MORE ON ORGANIZATIONAL DEVELOPMENT or "OD" from WHEN THE LEADERSHIP LOST THE TRIBE -- PART THREE

MORE ON ORGANIZATIONAL DEVELOPMENT OR “OD” from WHEN THE LEADERSHIP LOST THE TRIBE – PART THREE

James R. Fisher, Jr., Ph.D.
© November 2005






As is my wont, I've pruned this piece (WHEN THE LEADERSHIP LOST THE TRIBE -- PART THREE), and suddenly realized I had the kernel of a book here.

That is another subject I'll take up with my agent. For my purposes here, besides providing you with a more clearly written copy of this piece, I want to elaborate on organizational development psychology, more commonly known as "OD."

Perhaps the best way for me to explain OD is to recreate conversationally my career in OD going back to before I knew what it was. I start this process with five of my experienced OD situations here.
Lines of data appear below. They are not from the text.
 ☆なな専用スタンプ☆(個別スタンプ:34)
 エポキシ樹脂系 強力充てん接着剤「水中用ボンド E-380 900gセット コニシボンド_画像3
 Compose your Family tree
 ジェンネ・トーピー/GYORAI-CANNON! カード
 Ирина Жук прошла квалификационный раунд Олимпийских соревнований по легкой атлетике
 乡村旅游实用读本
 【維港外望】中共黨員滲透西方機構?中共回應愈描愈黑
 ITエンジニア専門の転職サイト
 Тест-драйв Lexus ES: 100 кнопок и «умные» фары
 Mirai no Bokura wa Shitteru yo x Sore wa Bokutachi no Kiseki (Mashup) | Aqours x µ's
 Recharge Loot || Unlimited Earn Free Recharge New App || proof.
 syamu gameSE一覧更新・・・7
I have been practicing OD all my life, and the books I have read on the subject still don't get it. I say that because I was practicing it before I knew I was, or what it was.

OD does not fit nicely like a hand in a glove, nor can you make the eclectic discipline of OD into a silk purse.
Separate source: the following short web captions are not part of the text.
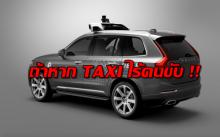 จะเป็นอย่างไร เมื่อแท๊กซี่ไร้คนขับ ?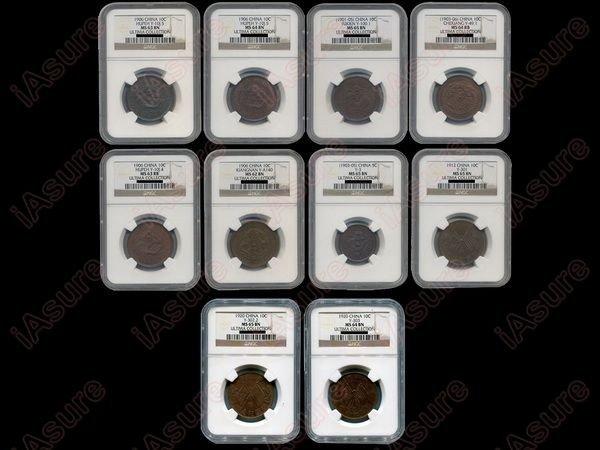 002: CHINA-EMPIRE/REPUBLIC Copper Coins(10)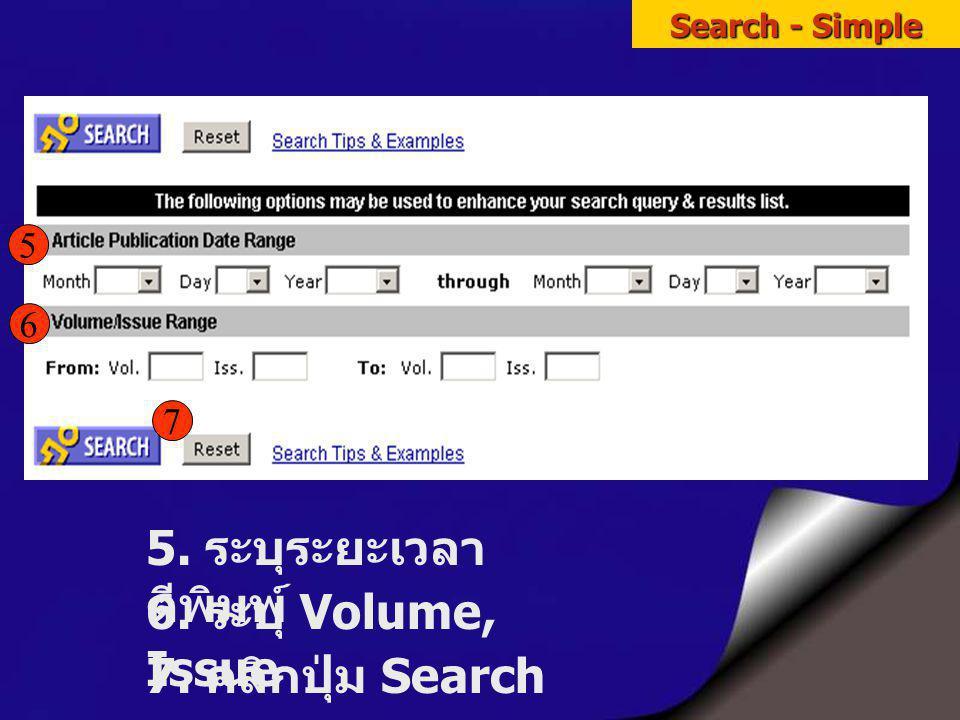 Search - Simple 5. ระบุระยะเวลา ตีพิมพ์ 5 6. ระบุ Volume, Issue 6 7. คลิกปุ่ม Search 7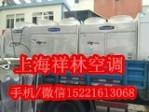 本公司常年出售回收新旧中央空调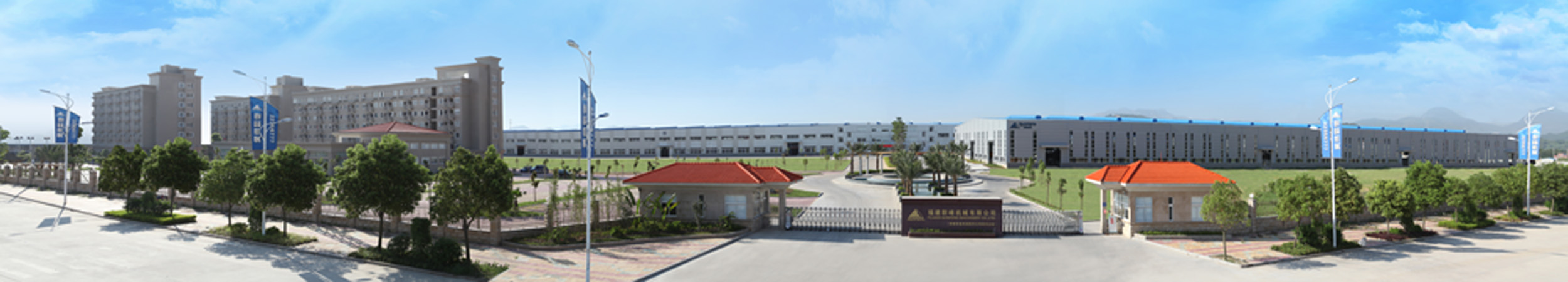Qunfeng Manufacturing Base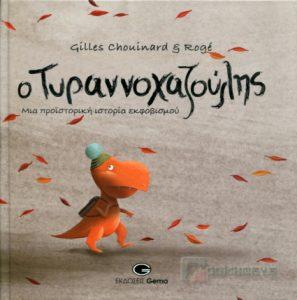 OTYRANNOXAZOYLIS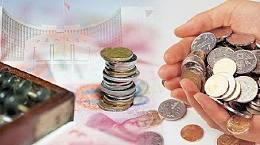 2017年一季度《中国货币政策执行报告》出炉!解析货币政策转向的阶段性总结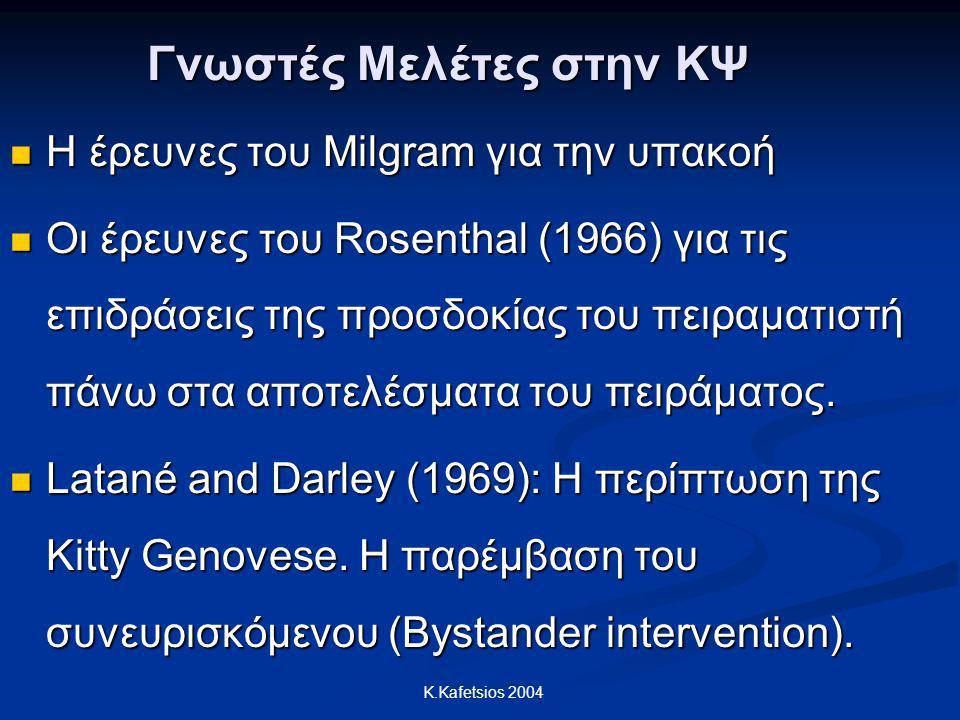 K.Kafetsios 2004 Γνωστές Μελέτες στην ΚΨ Η έρευνες του Milgram για την υπακοή Η έρευνες του Milgram για την υπακοή Οι έρευνες του Rosenthal (1966) για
OD is that delightful pull Darwin understood, and surely his chief interpreter of evolution, Stephen Jay Gould, and that is that it is not science, art, literature or pulp fiction, but all of these without being any of them in a growing evolutionary chain of awareness.
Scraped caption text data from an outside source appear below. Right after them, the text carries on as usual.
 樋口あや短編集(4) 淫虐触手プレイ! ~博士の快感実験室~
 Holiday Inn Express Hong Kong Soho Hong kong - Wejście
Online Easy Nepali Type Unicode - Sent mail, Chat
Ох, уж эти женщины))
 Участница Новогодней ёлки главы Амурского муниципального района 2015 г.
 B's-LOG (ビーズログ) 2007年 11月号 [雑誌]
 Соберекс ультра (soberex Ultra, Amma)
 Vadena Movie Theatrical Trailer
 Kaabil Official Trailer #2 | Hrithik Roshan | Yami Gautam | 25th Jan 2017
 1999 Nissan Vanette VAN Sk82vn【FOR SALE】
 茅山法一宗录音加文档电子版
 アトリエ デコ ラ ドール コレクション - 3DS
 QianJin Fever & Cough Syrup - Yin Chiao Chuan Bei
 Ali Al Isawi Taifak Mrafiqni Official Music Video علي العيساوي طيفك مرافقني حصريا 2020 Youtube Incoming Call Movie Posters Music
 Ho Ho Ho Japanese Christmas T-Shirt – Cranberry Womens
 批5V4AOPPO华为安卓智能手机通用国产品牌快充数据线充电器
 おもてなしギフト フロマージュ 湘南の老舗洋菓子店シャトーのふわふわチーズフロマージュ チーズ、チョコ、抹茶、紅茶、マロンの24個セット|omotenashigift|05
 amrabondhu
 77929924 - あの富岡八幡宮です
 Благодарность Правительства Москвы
OD is that indefinable world beyond language, yet it is of language. There once was a television program called "What's My Line?" The celebrity participants had to guess the occupation of the mystery guest by asking, "Is it animal, fruit or vegetable?" Well, often it was all of these, and so is OD.

Since the advent of the Internet, people who visit my blog find it fascinating that it is "so conversational" about so many things. Others who write me formally by email, ask permission to use this or that; and still others just steal from me, as there is no price tag on my basket of goodies with my words coming up on their blogs as if they had written them themselves.

My literary agent thinks I am generous to a fault, and perhaps naively so. I've been trading on that assumed naivete all my life.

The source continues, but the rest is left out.